Adapté du livre d’Ernest Pérochon qui a séduit le réalisateur par la thématique qui y est développée d’une communauté confrontée aux événements de l’histoire . Elle fait écho et résonance avec celle de son film Des Hommes et des Dieux ( 2010 ) et de la communauté religieuse confrontée à un conflit armé et idéologique. Ou encore à l’évolution d’une destinée intime qui va s’y retrouver broyée , à l’image de celle du héros de N’oublie pas que tu va mourir ( 1995 ) dans le conflit de l’indépendance Croate des années 1990. On retrouve dans Les Gardiennes, les deux dimensions, collectives et individuelles qui sont les axes de la plupart des films du cinéaste qui aime bien en explorer les multiples approches. Celles révélatrices , au cœur des bouleversements de l’histoire , des mutations inévitables qui en découlent. En accaparant les hommes au combat , la grande guerre, a ouvert aux femmes la responsabilité de la gestion quotidienne de l’arrière et du travail jusque là, échu aux hommes. D’une certain manière , elle aura permis les premières ébauches d’une prise de conscience féminine d’émancipation . Celle dont la période libertaire des « années folles »      ( 1920-29) de l’après-guerre, poursuivra le travail avec le renouveau littéraire et artistique avant-gardiste . Mais on en est pas là, en cette année 1915 à la ferme du Paridier, la doyenne de la famille, Hortense ( Nathalie Baye ) en l’absence des hommes partis au front a pris les rennes de la ferme, en compagnie de sa fille ( Laura Smet ) , de son fils cadet ( Cyril Descourt) ,et  décide d’embaucher  pour aider  au travail des champs , une jeune orpheline de l’assistance publique, Francine  ( Iris Bry ) …

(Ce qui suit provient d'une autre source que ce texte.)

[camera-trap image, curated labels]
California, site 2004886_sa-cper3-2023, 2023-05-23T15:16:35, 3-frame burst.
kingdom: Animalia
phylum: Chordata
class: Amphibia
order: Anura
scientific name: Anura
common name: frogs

Hortense ( Nathalie baye ) et  Solange ( Laura Smet ) – Crédit Photo: Pathe Distribution-

Le contexte mis en place  du vécu quotidien des années 1915 et Jusqu’à  l’après-guerre            ( 1922) dans lequel Xavier Beauvois, va nous immerger au fil des nombreux événements.    La  première partie de son récit, s’attarde sur la mise en place et les difficultés du travail des femmes à la ferme , et de la vie au village. Le lourd climat de l’attente des nouvelles et la peur des mauvaises nouvelles ,ou , les joies consécutives aux courts retours des permissionnaires . Le moral entretenu pour les enfants à l’école et les poèmes écrits pour les « héros » combattant l’ennemi , le prêche dominical du prêtre pour soutenir le moral de ses ouailles. Les douleurs des familles et des blessés revenus du combat et surtout celles du  deuil des morts  au combat  …dont on ne sait même pas , si les corps seront rapatriés au village! . Ces absences insupportables et ces douleurs intimes retenues qui minent la campagne et ses habitants. L’atmosphère pesante et souffrante, captée avec une belle intensité et retenue par le cinéaste . Celle-ci laissant place à de courtes séquences de cauchemars et ( ou ) récits de permissionnaires racontant leur vécu , les atrocités des combats et les stigmates à jamais ancrées dans leurs mémoires. Xavier Beauvois y fait miroir, en s’attachant à montrer le travail quotidien des femmes aux champs qui les accapare et leur permet de trouver la force libératrice , d’une continuité dont elles sont porteuses  ( sauvegarder la ferme  et le patrimoine… ) et préserver ainsi , les possibilités d’une vie future , après le retour de la paix, et celui  espéré de leurs maris…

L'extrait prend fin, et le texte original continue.